Back to the client. Developers biggest gripe with JavaScript in the browser has traditionally been great variations in implementation between different browser vendors and versions. This has led to miles of browser specific code and targeting. The fix for this problem has for several years now been called jQuery.

However, JavaScript browser support has normalized and the problem described above is more or less just a problem for projects targeting older browsers. Does this mean the need for JavaScript frameworks is gone? My take on this is no. Among other things, JavaScript lacks a native way to do UI composition without tight coupling between DOM and code. This tight coupling ends up hurting testability and separation of concerns since code and DOM are so inseparable. Several new frameworks have popped up in response to this, and we might be at a point where there are too many, but still JavaScript does not have an elegant way to support this natively. A common complaint from the DIY crowd is that frameworks are overkill and complicate the simplest things. This may be true for a lot of cases, but it's also true that a lot of common use cases are supported out of the box by the frameworks. Features that come to mind are databinding, routing, http abstraction and dependency injection. I think a lot of people underestimate the effort involved in creating these features from scratch. Rolling your own implementation of this will also shift focus away from your actual domain problem. Keep in mind, this doesn't stop at initial development since you have to maintain all of your custom framework code going forward as well. Simple projects may not need these features, but if you are building a SPA, chances are you will need most of them.

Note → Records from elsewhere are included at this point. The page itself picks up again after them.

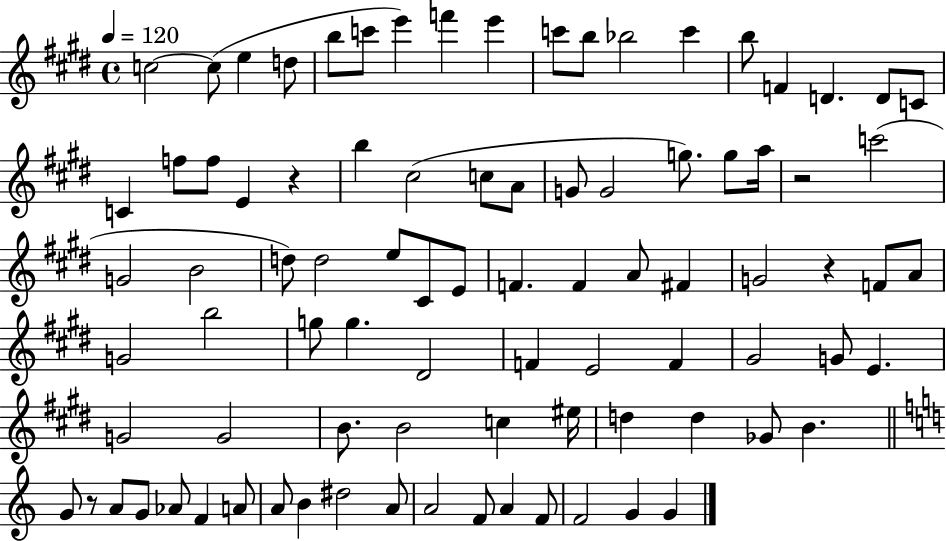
C5/h C5/e E5/q D5/e B5/e C6/e E6/q F6/q E6/q C6/e B5/e Bb5/h C6/q B5/e F4/q D4/q. D4/e C4/e C4/q F5/e F5/e E4/q R/q B5/q C#5/h C5/e A4/e G4/e G4/h G5/e. G5/e A5/s R/h C6/h G4/h B4/h D5/e D5/h E5/e C#4/e E4/e F4/q. F4/q A4/e F#4/q G4/h R/q F4/e A4/e G4/h B5/h G5/e G5/q. D#4/h F4/q E4/h F4/q G#4/h G4/e E4/q. G4/h G4/h B4/e. B4/h C5/q EIS5/s D5/q D5/q Gb4/e B4/q. G4/e R/e A4/e G4/e Ab4/e F4/q A4/e A4/e B4/q D#5/h A4/e A4/h F4/e A4/q F4/e F4/h G4/q G4/q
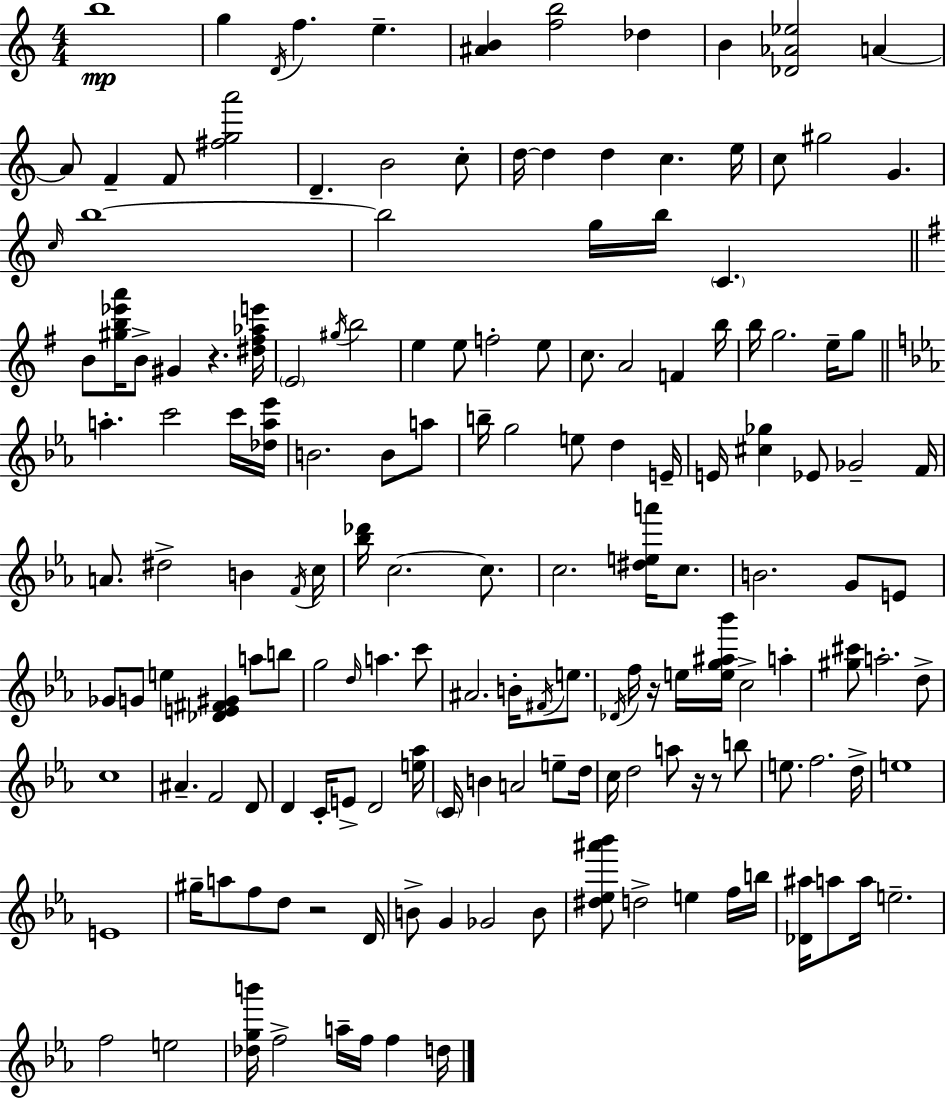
B5/w G5/q D4/s F5/q. E5/q. [A#4,B4]/q [F5,B5]/h Db5/q B4/q [Db4,Ab4,Eb5]/h A4/q A4/e F4/q F4/e [F#5,G5,A6]/h D4/q. B4/h C5/e D5/s D5/q D5/q C5/q. E5/s C5/e G#5/h G4/q. C5/s B5/w B5/h G5/s B5/s C4/q. B4/e [G#5,B5,Eb6,A6]/s B4/e G#4/q R/q. [D#5,F#5,Ab5,E6]/s E4/h G#5/s B5/h E5/q E5/e F5/h E5/e C5/e. A4/h F4/q B5/s B5/s G5/h. E5/s G5/e A5/q. C6/h C6/s [Db5,A5,Eb6]/s B4/h. B4/e A5/e B5/s G5/h E5/e D5/q E4/s E4/s [C#5,Gb5]/q Eb4/e Gb4/h F4/s A4/e. D#5/h B4/q F4/s C5/s [Bb5,Db6]/s C5/h. C5/e. C5/h. [D#5,E5,A6]/s C5/e. B4/h. G4/e E4/e Gb4/e G4/e E5/q [Db4,E4,F#4,G#4]/q A5/e B5/e G5/h D5/s A5/q. C6/e A#4/h. B4/s F#4/s E5/e. Db4/s F5/s R/s E5/s [E5,G5,A#5,Bb6]/s C5/h A5/q [G#5,C#6]/e A5/h. D5/e C5/w A#4/q. F4/h D4/e D4/q C4/s E4/e D4/h [E5,Ab5]/s C4/s B4/q A4/h E5/e D5/s C5/s D5/h A5/e R/s R/e B5/e E5/e. F5/h. D5/s E5/w E4/w G#5/s A5/e F5/e D5/e R/h D4/s B4/e G4/q Gb4/h B4/e [D#5,Eb5,A#6,Bb6]/e D5/h E5/q F5/s B5/s [Db4,A#5]/s A5/e A5/s E5/h. F5/h E5/h [Db5,G5,B6]/s F5/h A5/s F5/s F5/q D5/s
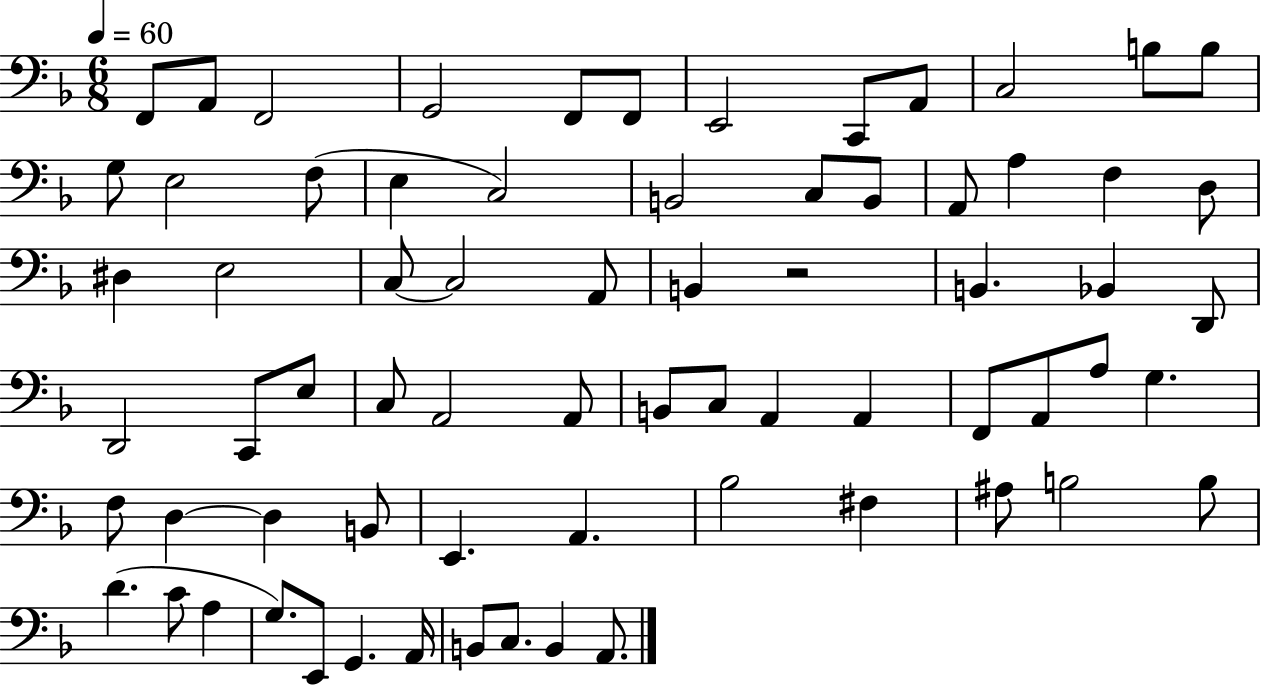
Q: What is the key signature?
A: F major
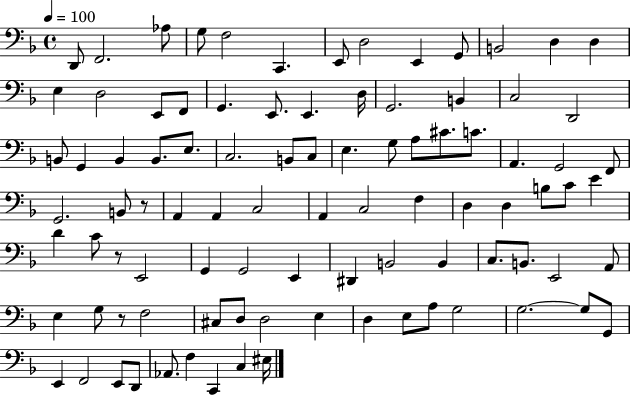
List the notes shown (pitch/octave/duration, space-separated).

D2/e F2/h. Ab3/e G3/e F3/h C2/q. E2/e D3/h E2/q G2/e B2/h D3/q D3/q E3/q D3/h E2/e F2/e G2/q. E2/e. E2/q. D3/s G2/h. B2/q C3/h D2/h B2/e G2/q B2/q B2/e. E3/e. C3/h. B2/e C3/e E3/q. G3/e A3/e C#4/e. C4/e. A2/q. G2/h F2/e G2/h. B2/e R/e A2/q A2/q C3/h A2/q C3/h F3/q D3/q D3/q B3/e C4/e E4/q D4/q C4/e R/e E2/h G2/q G2/h E2/q D#2/q B2/h B2/q C3/e. B2/e. E2/h A2/e E3/q G3/e R/e F3/h C#3/e D3/e D3/h E3/q D3/q E3/e A3/e G3/h G3/h. G3/e G2/e E2/q F2/h E2/e D2/e Ab2/e. F3/q C2/q C3/q EIS3/s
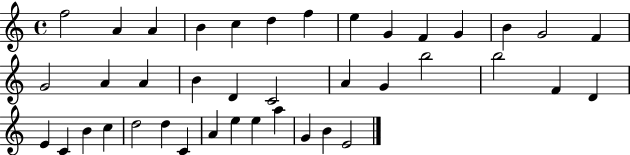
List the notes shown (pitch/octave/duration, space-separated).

F5/h A4/q A4/q B4/q C5/q D5/q F5/q E5/q G4/q F4/q G4/q B4/q G4/h F4/q G4/h A4/q A4/q B4/q D4/q C4/h A4/q G4/q B5/h B5/h F4/q D4/q E4/q C4/q B4/q C5/q D5/h D5/q C4/q A4/q E5/q E5/q A5/q G4/q B4/q E4/h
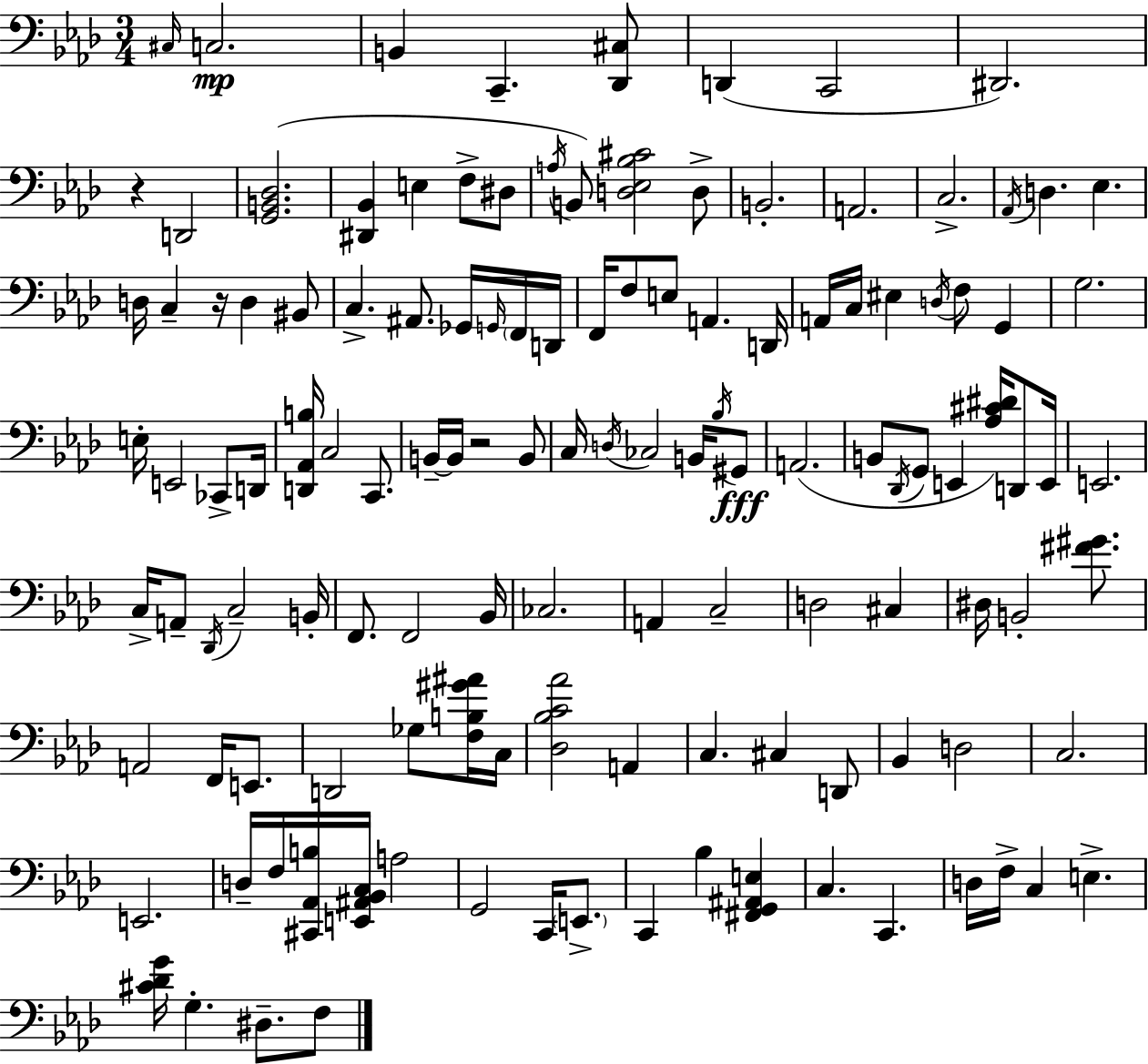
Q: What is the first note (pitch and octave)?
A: C#3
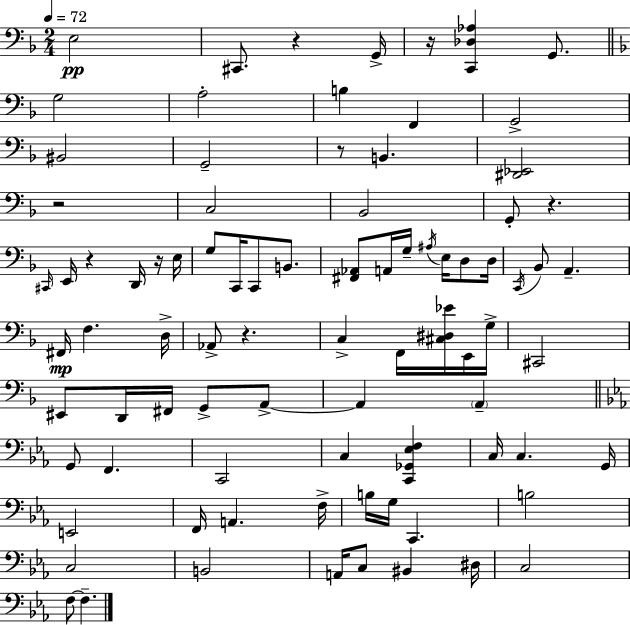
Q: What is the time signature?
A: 2/4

Another category of JavaScript “helpers” are Transpilers. These are tools outside of JavaScript that add extensions by introducing high level constructs that currently don't exist natively in JavaScript. The transpilers are a layer on top of JavaScript that uses its own syntax that is translated by the tool to regular JavaScript. One downside of this approach is that you have to learn the specific syntax of the transpiler you are using. Some of these tools, like TypeScript, are forward thinking and target proposed definitions of planned extensions to JavaScript.

JavaScript is known for its quirks and weird edge cases. Skilled developers are aware of the many gotchas related to comparison, hoisting etc. However, if you want to eliminate bugs stemming from these weird quirks you may want to add a static analysis tool to your dev environment. The tool is configurable and will scan your code for unwanted code (e.g. == vs ===) and alert you if found. JSHint is an example of a popular static analysis tool.